▶ Source material:
■ ■ ■

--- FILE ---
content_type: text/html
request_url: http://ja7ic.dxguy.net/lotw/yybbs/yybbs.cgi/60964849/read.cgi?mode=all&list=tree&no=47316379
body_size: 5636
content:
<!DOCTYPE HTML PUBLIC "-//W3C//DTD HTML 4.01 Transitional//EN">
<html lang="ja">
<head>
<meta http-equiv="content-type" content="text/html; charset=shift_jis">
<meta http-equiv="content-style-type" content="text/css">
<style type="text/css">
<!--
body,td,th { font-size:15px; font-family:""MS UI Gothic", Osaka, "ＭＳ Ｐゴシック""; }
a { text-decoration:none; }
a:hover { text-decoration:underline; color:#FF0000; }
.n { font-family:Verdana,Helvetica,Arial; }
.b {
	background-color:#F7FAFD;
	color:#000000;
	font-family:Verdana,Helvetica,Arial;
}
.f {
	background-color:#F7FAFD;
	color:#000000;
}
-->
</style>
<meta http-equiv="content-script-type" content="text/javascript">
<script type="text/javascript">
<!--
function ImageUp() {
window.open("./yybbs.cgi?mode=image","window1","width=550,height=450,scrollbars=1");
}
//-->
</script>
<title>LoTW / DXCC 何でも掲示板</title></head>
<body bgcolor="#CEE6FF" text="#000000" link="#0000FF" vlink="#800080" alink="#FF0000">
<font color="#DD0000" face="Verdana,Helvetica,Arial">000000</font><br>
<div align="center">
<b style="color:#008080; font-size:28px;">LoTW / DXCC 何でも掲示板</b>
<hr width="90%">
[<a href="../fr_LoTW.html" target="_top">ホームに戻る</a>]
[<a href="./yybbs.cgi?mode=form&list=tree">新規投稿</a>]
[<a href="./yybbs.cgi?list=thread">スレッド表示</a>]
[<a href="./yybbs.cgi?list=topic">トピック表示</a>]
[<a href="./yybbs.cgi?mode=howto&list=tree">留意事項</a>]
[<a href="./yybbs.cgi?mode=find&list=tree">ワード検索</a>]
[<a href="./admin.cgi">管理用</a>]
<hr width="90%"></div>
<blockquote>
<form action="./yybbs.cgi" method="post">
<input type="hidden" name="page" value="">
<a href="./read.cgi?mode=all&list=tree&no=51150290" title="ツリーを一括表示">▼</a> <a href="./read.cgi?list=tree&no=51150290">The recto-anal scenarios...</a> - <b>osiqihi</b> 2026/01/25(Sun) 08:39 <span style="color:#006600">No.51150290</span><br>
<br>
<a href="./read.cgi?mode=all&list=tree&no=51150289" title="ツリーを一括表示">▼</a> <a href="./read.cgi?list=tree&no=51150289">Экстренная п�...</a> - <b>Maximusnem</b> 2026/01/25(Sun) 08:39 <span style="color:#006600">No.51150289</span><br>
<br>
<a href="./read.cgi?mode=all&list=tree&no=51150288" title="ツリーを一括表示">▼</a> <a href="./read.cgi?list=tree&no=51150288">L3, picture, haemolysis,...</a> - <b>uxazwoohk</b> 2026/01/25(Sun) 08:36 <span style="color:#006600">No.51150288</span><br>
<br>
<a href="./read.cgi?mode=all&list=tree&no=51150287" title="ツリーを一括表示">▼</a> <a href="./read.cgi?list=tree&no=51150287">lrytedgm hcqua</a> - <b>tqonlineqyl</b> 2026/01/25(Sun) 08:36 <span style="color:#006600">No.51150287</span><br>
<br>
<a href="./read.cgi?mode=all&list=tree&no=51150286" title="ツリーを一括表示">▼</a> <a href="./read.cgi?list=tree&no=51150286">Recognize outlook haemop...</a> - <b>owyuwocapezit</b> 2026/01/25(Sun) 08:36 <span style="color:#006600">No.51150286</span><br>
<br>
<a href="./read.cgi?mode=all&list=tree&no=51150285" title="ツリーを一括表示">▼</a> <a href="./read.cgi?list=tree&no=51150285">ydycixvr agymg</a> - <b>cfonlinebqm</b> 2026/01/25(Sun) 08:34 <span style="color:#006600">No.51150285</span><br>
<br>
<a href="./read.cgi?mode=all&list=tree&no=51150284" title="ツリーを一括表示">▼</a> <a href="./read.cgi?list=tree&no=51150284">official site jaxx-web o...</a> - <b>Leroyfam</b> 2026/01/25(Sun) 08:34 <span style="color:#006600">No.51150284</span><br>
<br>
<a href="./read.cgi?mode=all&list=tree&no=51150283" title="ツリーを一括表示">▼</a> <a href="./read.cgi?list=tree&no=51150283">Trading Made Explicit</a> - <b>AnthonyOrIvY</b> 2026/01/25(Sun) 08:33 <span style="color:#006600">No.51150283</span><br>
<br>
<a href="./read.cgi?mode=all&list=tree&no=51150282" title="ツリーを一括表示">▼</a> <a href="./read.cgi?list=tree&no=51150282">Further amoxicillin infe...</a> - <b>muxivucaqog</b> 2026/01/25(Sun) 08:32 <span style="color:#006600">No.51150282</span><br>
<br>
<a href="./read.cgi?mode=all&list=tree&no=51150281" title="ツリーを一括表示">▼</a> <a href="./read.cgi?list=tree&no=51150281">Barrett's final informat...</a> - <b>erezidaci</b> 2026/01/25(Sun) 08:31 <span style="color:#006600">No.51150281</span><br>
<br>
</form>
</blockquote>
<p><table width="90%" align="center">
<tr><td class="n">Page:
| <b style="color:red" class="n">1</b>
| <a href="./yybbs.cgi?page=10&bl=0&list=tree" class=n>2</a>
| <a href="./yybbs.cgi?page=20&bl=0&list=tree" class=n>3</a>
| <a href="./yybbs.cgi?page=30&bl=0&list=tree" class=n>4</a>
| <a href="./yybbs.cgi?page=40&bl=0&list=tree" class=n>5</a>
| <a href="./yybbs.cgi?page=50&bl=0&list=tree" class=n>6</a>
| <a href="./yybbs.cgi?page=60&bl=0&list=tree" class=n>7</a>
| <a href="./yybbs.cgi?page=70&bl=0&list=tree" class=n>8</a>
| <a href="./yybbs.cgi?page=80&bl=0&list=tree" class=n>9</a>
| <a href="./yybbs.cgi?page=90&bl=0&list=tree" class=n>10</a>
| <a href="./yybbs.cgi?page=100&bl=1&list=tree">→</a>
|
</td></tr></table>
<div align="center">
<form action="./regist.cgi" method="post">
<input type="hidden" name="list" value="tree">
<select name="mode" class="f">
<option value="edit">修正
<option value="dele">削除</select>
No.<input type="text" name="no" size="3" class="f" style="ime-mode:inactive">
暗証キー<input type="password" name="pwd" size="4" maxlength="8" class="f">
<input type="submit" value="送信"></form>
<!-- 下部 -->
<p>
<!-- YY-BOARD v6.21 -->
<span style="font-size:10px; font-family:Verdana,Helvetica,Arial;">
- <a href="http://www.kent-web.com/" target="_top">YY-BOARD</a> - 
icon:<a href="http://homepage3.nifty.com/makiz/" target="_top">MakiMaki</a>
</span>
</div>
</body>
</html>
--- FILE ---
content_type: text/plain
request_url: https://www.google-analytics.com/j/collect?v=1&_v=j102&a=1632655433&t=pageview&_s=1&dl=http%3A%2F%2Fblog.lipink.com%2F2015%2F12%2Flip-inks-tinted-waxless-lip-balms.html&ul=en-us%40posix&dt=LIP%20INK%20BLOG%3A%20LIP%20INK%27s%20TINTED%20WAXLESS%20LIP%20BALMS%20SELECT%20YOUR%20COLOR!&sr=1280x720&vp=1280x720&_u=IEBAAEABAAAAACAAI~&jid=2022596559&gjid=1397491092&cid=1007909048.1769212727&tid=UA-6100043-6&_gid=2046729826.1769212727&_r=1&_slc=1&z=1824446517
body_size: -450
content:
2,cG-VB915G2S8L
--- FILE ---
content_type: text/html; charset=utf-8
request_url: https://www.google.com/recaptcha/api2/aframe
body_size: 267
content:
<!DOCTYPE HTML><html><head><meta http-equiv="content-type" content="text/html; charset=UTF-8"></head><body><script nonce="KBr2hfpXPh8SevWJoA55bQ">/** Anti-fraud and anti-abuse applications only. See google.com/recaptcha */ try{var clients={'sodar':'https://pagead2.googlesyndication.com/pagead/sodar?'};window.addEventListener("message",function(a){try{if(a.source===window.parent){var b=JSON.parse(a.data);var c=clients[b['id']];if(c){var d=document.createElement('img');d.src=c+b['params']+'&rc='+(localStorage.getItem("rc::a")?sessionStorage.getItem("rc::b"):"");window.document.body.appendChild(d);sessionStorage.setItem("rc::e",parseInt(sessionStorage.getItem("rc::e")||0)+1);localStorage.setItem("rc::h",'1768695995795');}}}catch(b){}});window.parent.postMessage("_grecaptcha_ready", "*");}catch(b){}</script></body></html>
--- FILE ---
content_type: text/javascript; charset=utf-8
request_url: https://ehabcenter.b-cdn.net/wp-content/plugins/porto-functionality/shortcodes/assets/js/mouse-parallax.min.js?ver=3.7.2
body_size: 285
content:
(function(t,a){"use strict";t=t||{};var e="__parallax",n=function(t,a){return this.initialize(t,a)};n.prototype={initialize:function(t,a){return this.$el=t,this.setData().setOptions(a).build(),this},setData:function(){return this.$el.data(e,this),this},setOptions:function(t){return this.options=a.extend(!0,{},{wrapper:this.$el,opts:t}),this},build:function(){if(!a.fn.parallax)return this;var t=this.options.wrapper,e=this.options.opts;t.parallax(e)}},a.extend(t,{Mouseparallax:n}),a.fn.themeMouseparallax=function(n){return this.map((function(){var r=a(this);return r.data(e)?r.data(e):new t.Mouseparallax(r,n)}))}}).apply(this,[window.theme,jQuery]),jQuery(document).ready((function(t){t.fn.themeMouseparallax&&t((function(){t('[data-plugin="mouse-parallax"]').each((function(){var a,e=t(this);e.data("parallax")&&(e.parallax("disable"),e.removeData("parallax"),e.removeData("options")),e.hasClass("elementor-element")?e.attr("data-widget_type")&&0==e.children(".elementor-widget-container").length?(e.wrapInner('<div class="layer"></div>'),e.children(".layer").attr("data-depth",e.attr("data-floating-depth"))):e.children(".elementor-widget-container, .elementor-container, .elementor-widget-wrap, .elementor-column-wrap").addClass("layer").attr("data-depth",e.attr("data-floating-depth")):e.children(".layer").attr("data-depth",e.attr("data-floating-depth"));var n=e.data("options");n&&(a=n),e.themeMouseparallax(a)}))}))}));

■ ■ ■

▶ What you have to do: Could you give the number of lines in the data above that contain the string "decoration", with no other words?

▶ Reply: 2